# [GIVEN TEXT]
= Beginning of Section =
Just yesterday I went down to my normal digging place down a creek I've been going down for a while. I brought my two back packs with me. I found two or three bottles in a place I've gone already and thought to go further than usual. I put my bags down and went on. In doing so I found a few more bottles and a couple of jars and an old car inbedded in thecreek wall. Then I found an old mason jar and more bottles. I went to get my bags and both had disappeared. They were nowhere to be found yet no one was down there with me. I have had other interactions with the supernatural yet they never stole from me before. This was the worst they've done, but who's to say it was bad. Maybe it was their way to prove to me they are out there.


----------



## preditor (Jul 19, 2005)

how do you feel about falling stars? they give me the CREEPS!!!!!!!!!!!!!!!! big time. I hate to see one.anyway, My pastors wife several years ago saw a bright star fall and then a smaller dimmer one came right behind it. she told her husband some one they knew was going to die soon. within a few days their nephew and his 7 yr old son drowned in a boating accident.   Creepy Huh!!

                                 Preditor


----------



## swizzle (Jul 26, 2005)
= End of Section =
# [STORED DATA]
= Beginning of Section =
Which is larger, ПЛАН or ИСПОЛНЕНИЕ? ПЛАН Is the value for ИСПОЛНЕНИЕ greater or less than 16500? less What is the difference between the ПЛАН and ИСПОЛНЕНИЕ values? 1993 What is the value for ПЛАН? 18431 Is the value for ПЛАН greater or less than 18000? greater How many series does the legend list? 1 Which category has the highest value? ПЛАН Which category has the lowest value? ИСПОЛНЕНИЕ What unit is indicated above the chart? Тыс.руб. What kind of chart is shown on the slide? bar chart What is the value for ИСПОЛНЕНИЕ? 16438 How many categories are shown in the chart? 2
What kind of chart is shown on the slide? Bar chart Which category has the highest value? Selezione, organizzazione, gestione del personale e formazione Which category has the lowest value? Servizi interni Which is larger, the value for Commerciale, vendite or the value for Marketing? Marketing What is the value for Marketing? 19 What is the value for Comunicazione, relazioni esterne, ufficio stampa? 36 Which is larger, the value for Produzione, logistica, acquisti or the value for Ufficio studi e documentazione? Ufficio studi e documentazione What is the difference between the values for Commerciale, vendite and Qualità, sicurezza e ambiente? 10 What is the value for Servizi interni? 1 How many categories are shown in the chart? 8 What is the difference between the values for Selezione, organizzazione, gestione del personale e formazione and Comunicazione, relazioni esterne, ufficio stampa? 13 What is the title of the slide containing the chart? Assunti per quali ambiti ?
= End of Section =
# [TASK BRIEF]
From the forum thread about strange happenings, copy out the passage between "Just yesterday I" and "(Jul 19, 2005)", inclusive.

# [PROBLEM SOLUTION]
Just yesterday I went down to my normal digging place down a creek I've been going down for a while. I brought my two back packs with me. I found two or three bottles in a place I've gone already and thought to go further than usual. I put my bags down and went on. In doing so I found a few more bottles and a couple of jars and an old car inbedded in thecreek wall. Then I found an old mason jar and more bottles. I went to get my bags and both had disappeared. They were nowhere to be found yet no one was down there with me. I have had other interactions with the supernatural yet they never stole from me before. This was the worst they've done, but who's to say it was bad. Maybe it was their way to prove to me they are out there.


----------



## preditor (Jul 19, 2005)